SOURCE EXCERPT:
I am speaking of the simplest of problems, you know; I am not speaking of deciding the fate of the world or humanity, or even of a country―nothing of the kind. I am speaking of the problems of your daily life, of every day. They become something quite woolly. Well, it is to avoid this that you are told, when your brain is in course of being formed, “Instead of letting it be shaped by such habits and qualities, try to give it a little exactitude, precision, capacity of concentration, of choosing, deciding, putting things in order, try to use your reason.” [6]


The aim in the training is to develop this power of concentrating the attention at will on whatever subject or activity one chooses from the most spiritual to the most material, without losing anything of the fullness of the power,—for instance, in the physical field, transferring the use of the power from one game to another or one activity to another so as to succeed equally in all.

SET TASKS:
1. According to the excerpt on mental training, why is a person told to give the brain exactitude and precision and to use reason while the brain is still being formed? Answer in one to three sentences.
2. Answer these questions from the excerpt on mental training, each on its own line:
(a) What does the speaker say they are not speaking of?
(b) What is the aim in the training?
(c) What example does the excerpt give of using this power in the physical field?
3. Continue the excerpt on mental training from the point where it stops.

DATA ENTRIES:
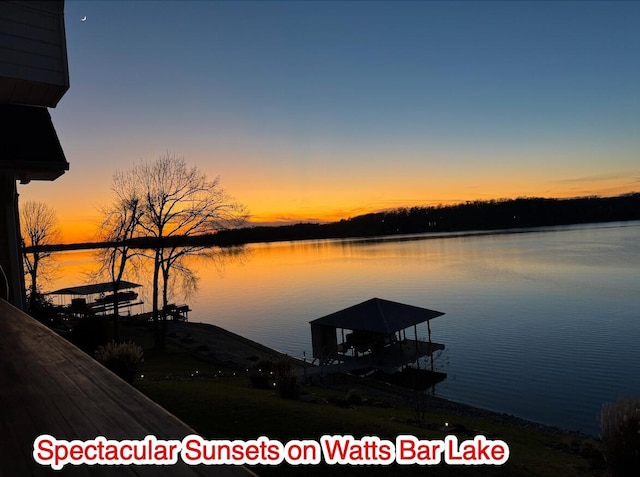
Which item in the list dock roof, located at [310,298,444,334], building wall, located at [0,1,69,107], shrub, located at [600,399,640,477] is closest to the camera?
building wall, located at [0,1,69,107]

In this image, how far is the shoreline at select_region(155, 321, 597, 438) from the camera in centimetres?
1320

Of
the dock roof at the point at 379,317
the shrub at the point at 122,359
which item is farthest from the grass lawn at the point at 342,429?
the dock roof at the point at 379,317

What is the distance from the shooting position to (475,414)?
13.3m

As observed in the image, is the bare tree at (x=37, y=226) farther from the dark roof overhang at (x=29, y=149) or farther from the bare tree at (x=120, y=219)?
the dark roof overhang at (x=29, y=149)

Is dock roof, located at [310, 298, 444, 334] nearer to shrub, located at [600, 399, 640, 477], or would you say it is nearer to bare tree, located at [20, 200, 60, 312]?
shrub, located at [600, 399, 640, 477]

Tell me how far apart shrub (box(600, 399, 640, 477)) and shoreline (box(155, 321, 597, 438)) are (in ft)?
20.7

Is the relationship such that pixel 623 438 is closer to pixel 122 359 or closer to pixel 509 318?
pixel 122 359

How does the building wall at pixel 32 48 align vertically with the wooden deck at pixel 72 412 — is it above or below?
above

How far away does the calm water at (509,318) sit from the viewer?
52.1ft

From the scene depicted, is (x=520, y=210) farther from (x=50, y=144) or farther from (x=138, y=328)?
(x=50, y=144)

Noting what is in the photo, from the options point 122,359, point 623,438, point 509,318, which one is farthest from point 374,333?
point 509,318

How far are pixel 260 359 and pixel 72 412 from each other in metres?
17.6

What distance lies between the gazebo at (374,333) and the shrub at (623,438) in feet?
28.0

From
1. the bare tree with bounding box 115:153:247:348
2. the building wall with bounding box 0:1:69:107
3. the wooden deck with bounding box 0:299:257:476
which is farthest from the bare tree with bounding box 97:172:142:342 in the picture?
the wooden deck with bounding box 0:299:257:476
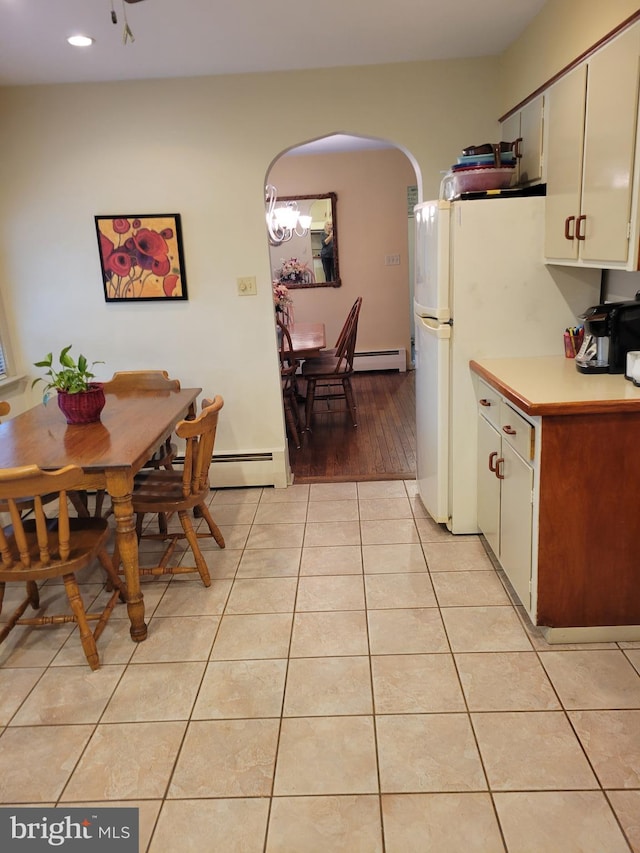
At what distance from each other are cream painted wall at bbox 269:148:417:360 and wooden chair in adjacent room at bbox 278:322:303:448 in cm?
226

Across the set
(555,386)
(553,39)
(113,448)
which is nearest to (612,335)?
(555,386)

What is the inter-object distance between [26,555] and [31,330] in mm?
2128

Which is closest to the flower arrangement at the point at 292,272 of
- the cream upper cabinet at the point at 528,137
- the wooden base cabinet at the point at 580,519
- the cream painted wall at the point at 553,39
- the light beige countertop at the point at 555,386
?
the cream painted wall at the point at 553,39

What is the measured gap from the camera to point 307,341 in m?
5.27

EXPECTED OUTPUTS:
1. A person is told this to keep the problems of daily life from becoming something quite woolly. Training the brain in exactitude, precision, concentration, choosing, deciding and putting things in order is meant to prevent that.

2.
(a) Deciding the fate of the world or humanity, or even of a country.
(b) To develop the power of concentrating the attention at will on whatever subject or activity one chooses, from the most spiritual to the most material, without losing anything of the fullness of the power.
(c) Transferring the use of the power from one game to another, or from one activity to another, so as to succeed equally in all.

3.
This extreme attention concentrated on a game or a physical activity like lifting, vaulting, punching, running, etc., focusing all energies on any of these movements which bring about in the body, the thrill of an exhilarating joy is the thing which carries with it perfection in execution and success. [7]

To Save Time

When you work, if you are able to concentrate, you can do absolutely in ten minutes what would otherwise take you one hour. If you want to gain time, learn to concentrate. It is through attention that one can do things quickly and one does them much better. If you have a task that should take you half an hour—I don't say if you have to write for half an hour of course—but if you have to think and your mind is floating about, if you are thinking not only of what you are doing but also of what you have done and of what you will have to do and of your other subjects, all that makes you lose thrice as much time as you need to do your task. When you have too much to do, you must learn how to concentrate exclusively on what you are doing, with an intensity in your attention, and you can do in ten minutes what would otherwise take you one hour. [8]


If you do that you can gain half the time, even from a very short time. Take a very ordinary example: to have your bath and to dress; the time needed varies with people, doesn't it? But let us say, half an hour is required for doing everything without losing time and without hurrying. Then, if you are in a hurry, one of two things happens: you don't wash so well or you dress badly!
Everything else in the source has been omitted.